4.5. Ethylene Triple Response Assay

Triple response assay was carried out on transgenic tobacco seeds [35]. Seeds were surface sterilized using 20% bleach for 10 min, followed by five rinses (5 min each) in sterile water. Surface-sterilized seeds were germinated on MS medium (pH 5.8 and solidified with 8.0% agar) containing 100 μg·mL⁻¹ kanamycin, 300 μg·mL⁻¹ timentin and supplemented with 1-aminocyclopropane-1-carboxylic acid (ACC at 0, and 1.0 μM). Seeds were left in dark for 10 days at 25 °C for germination. Upon germination, seedling characteristics such as hypocotyl length and root length were assessed and then photographed.

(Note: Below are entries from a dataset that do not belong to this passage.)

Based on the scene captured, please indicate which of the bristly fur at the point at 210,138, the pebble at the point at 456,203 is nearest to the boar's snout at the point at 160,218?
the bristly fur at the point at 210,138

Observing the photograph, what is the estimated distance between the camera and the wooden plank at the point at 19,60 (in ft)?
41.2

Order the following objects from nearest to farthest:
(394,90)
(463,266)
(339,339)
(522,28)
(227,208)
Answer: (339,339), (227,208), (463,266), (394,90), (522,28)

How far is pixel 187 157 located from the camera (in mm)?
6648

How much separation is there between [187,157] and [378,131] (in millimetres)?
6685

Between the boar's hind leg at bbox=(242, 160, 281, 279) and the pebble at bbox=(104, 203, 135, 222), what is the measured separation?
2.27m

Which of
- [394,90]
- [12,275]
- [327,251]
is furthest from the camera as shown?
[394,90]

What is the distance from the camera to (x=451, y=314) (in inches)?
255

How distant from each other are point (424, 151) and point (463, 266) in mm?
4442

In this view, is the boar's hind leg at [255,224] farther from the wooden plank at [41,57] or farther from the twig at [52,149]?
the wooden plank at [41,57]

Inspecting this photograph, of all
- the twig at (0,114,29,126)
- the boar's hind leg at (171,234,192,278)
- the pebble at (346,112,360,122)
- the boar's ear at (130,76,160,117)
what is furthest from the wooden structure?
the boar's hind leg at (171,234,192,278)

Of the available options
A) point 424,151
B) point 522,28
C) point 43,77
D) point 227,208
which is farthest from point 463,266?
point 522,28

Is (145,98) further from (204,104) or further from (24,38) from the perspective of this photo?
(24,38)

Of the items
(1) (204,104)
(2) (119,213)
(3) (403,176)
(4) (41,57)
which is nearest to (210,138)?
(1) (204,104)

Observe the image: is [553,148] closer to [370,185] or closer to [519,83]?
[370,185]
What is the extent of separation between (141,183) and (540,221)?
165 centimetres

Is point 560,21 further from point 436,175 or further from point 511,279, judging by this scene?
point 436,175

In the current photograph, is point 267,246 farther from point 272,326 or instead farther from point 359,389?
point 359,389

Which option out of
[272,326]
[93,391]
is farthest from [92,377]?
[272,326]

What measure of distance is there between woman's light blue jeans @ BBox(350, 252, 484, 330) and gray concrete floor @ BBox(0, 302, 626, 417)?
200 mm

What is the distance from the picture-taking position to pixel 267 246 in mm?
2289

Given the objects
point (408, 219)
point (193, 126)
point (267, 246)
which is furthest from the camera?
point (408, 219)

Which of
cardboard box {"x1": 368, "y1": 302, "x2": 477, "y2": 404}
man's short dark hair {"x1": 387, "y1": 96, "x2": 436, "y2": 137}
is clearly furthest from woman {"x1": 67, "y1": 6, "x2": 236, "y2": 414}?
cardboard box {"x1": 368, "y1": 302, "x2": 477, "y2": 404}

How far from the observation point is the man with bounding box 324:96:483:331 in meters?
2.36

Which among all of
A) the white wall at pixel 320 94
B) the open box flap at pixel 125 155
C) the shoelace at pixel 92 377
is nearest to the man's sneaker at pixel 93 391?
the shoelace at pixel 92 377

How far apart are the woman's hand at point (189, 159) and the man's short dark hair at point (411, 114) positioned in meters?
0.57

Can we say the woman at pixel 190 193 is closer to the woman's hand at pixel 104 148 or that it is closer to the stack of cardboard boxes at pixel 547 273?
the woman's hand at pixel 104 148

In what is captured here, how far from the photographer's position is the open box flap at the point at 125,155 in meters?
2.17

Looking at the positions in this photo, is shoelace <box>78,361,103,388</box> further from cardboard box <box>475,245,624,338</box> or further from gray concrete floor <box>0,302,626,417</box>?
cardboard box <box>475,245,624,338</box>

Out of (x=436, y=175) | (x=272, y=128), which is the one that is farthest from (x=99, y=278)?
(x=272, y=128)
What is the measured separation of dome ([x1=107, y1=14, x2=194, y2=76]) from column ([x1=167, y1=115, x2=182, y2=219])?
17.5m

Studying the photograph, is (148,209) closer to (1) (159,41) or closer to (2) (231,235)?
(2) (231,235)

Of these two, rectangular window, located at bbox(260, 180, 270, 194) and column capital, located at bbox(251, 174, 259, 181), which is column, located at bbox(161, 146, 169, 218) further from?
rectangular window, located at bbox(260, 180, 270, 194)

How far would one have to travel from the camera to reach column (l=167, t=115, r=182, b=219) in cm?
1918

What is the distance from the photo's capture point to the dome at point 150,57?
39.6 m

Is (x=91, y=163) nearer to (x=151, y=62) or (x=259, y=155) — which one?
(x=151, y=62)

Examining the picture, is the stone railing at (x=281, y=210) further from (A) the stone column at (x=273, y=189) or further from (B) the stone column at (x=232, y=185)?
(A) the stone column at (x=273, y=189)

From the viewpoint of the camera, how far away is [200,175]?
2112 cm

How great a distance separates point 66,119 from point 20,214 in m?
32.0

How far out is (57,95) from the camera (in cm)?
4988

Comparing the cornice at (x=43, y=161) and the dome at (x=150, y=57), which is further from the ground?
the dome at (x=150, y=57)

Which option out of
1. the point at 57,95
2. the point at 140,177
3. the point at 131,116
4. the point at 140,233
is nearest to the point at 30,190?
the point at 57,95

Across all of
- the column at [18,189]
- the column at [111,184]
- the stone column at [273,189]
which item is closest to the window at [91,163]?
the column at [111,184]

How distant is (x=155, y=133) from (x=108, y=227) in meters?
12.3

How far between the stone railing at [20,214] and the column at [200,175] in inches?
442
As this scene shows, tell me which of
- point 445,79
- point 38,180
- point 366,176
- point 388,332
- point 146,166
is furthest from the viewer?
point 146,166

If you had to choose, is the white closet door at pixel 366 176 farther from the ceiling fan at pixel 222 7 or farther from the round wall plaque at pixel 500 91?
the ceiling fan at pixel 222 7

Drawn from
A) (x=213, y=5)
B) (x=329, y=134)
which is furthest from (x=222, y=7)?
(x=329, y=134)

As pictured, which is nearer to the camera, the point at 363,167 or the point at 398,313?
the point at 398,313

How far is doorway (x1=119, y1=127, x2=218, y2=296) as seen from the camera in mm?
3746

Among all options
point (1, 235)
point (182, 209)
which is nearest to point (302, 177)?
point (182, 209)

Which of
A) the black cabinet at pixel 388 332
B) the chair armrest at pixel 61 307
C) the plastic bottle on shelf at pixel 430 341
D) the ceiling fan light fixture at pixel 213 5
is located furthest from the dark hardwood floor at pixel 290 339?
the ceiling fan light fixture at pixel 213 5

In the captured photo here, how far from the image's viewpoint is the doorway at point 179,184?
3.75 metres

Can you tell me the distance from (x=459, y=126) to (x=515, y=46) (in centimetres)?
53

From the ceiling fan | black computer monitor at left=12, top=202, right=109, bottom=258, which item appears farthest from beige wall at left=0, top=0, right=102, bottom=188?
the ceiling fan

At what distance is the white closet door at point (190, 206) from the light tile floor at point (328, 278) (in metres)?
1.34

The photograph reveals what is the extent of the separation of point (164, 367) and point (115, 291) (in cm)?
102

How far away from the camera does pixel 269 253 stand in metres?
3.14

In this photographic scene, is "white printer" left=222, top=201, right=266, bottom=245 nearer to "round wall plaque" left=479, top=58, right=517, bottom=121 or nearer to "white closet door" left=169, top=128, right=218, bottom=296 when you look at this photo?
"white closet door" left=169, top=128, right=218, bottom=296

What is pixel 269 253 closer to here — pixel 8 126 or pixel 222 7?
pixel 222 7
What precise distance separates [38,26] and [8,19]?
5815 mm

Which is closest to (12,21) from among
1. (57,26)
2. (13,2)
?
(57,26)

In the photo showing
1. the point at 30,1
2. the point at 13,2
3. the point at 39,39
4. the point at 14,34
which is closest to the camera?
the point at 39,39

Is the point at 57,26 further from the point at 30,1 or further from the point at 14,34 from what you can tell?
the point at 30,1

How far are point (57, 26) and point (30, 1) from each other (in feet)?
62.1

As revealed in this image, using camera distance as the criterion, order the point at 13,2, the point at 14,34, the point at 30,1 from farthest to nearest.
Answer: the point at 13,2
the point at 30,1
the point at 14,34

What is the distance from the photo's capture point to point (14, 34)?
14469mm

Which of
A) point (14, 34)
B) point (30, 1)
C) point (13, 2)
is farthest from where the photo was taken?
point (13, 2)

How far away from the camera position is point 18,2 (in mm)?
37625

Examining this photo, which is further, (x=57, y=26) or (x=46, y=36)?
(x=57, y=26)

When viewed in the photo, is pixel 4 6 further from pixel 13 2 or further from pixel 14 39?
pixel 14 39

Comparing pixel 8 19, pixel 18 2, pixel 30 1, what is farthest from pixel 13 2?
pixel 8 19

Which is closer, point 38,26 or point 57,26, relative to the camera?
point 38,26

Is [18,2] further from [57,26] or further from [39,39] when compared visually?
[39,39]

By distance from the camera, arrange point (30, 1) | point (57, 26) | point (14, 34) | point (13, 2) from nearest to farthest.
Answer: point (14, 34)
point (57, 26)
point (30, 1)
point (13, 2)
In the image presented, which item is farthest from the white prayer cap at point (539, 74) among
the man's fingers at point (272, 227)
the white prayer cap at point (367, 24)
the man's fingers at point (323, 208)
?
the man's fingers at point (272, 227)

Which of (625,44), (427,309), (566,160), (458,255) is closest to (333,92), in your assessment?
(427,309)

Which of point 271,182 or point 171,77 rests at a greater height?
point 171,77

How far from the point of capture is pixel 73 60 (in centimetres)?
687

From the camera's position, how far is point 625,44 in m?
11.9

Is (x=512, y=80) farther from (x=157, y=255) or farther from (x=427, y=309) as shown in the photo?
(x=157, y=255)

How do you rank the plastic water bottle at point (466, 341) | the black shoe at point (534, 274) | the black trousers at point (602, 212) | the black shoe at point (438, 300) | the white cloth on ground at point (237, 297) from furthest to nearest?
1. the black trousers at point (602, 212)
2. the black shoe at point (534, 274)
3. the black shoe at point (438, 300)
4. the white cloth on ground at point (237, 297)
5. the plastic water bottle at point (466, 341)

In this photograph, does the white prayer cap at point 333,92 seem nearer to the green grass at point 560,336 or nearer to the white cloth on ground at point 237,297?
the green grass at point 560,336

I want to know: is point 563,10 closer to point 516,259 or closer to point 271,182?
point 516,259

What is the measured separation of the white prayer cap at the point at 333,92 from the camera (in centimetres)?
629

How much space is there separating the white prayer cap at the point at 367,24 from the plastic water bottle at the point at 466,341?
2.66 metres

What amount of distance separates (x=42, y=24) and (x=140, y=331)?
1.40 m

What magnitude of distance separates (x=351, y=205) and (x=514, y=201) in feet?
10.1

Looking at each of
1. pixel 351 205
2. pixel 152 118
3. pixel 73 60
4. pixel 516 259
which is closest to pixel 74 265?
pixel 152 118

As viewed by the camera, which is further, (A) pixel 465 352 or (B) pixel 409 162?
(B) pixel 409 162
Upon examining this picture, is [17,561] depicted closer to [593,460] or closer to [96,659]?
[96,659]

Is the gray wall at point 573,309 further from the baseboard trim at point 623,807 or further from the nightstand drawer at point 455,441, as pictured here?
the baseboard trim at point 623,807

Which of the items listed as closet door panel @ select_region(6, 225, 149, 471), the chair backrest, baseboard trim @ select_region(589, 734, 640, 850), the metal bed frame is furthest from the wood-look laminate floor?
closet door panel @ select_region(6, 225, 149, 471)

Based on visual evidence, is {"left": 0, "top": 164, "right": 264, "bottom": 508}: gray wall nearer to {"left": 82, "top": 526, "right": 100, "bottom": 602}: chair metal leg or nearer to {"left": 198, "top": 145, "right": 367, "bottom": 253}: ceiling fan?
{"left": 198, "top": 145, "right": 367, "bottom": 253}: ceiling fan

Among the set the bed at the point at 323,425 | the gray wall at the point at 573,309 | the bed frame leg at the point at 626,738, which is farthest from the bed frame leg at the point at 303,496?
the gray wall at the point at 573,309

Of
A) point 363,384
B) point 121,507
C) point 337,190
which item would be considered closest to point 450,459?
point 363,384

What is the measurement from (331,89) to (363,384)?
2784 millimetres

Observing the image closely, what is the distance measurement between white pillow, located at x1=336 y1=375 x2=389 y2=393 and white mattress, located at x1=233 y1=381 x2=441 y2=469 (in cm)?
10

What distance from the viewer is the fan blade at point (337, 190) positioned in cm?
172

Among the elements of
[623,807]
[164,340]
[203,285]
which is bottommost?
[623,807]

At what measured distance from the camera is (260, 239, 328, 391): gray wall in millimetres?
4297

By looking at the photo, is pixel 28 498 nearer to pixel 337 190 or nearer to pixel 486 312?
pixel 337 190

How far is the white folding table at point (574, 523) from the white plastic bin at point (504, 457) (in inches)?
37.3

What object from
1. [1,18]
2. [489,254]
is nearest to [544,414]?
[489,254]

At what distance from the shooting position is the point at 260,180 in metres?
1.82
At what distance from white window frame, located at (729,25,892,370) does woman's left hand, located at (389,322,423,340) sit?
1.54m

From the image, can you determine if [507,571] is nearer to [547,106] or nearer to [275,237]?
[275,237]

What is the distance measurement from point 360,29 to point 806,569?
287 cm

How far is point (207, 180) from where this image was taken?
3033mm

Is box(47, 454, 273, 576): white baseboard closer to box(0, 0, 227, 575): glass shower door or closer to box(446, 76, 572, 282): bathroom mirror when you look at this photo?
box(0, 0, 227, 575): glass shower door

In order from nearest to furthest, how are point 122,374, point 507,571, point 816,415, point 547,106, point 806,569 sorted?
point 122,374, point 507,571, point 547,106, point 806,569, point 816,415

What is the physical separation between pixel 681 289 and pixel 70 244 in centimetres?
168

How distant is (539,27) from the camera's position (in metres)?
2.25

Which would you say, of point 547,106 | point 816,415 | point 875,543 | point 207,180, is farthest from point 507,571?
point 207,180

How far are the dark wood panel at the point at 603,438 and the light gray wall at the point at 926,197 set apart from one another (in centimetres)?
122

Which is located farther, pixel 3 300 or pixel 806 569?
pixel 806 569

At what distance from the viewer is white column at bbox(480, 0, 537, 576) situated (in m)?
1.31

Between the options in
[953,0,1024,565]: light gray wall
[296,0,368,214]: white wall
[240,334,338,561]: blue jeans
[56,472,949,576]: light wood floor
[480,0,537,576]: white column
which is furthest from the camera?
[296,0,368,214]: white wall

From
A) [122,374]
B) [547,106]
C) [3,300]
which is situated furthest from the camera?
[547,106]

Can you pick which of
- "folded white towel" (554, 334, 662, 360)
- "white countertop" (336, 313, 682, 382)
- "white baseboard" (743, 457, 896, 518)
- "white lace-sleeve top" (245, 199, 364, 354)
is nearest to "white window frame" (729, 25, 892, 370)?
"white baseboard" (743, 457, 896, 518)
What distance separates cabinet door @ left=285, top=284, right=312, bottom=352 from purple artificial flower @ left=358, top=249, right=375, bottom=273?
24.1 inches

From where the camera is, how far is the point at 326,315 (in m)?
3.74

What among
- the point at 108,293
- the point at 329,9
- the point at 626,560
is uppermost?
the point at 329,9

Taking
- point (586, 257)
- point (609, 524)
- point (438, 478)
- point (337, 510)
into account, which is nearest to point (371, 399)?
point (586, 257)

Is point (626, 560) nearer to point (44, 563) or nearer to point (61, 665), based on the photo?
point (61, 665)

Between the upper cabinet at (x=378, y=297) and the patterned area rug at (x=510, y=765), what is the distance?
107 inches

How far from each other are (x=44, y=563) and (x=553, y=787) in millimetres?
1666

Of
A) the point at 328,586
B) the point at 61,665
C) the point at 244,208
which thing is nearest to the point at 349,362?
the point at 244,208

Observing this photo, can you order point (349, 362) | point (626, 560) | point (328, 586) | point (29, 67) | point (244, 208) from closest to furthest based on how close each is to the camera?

4.6. Measurement of Ethylene and Carbon Dioxide Production

Flowers at various developmental stages were collected from transgenic tobacco plants for measurement of ethylene and respiration. Briefly, flowers were weighed and kept in a 300 mL bottle, sealed for 1 h at room temperature. The head space samples (3 mL) were analyzed for ethylene and carbon dioxide using a Varian CP-3380 gas chromatograph (Varian Inc., Mississauga, ON, USA) equipped with a 0.5 mL sample loop. The samples were separated on a 15 mm × 0.32 mm Restek Rt-SPLOTTM capillary column (Chromatographic Specialties Inc., Brockville, ON, Canada) and measured with flame ionization detector. Ethylene was quantified based on peak area by comparing with commercial Standard (50 μL L⁻¹). Measurements were performed at 24 h intervals.

4.7. Confocal Microscopy

Subcellular localization of GFP in tobacco plant tissues was carried out using a Leica TCS SP5 confocal laser scanning microscope equipped with 63× water immersion objective (Leica Microsystems, Berlin, Germany). Flowers of transgenic OX-lines and vector control were observed under microscope to localize GFP fluorescence (GFP fluorescence (excitation: 400 nm; emission: 530 nm) and chlorophyll auto fluorescence (excitation: 400 nm; emission: 650 nm)). Captured images were analyzed using the Leica Application Suite for Advanced Fluorescence.

4.8. Statistical Analyses

Data obtained in the study was analyzed using SPSS Version 16. Analysis of variance was performed by analysis of variance (ANOVA) and significant (p < 0.05) differences between means were determined using Duncan tests.

5. Conclusions

In conclusion, PI3K overexpression in tobacco plants resulted in accelerated flower senescence and enhanced ethylene production by transgenic flowers, compared to the wild type. Overexpression of PI3K also amplifies the triple response phenotype as compared with control seedlings, suggesting enhancement of ethylene biosynthesis and action. The present study provides the first evidence on the involvement of PI3K in plant senescence and that it may play an early event in the ethylene signal transduction process.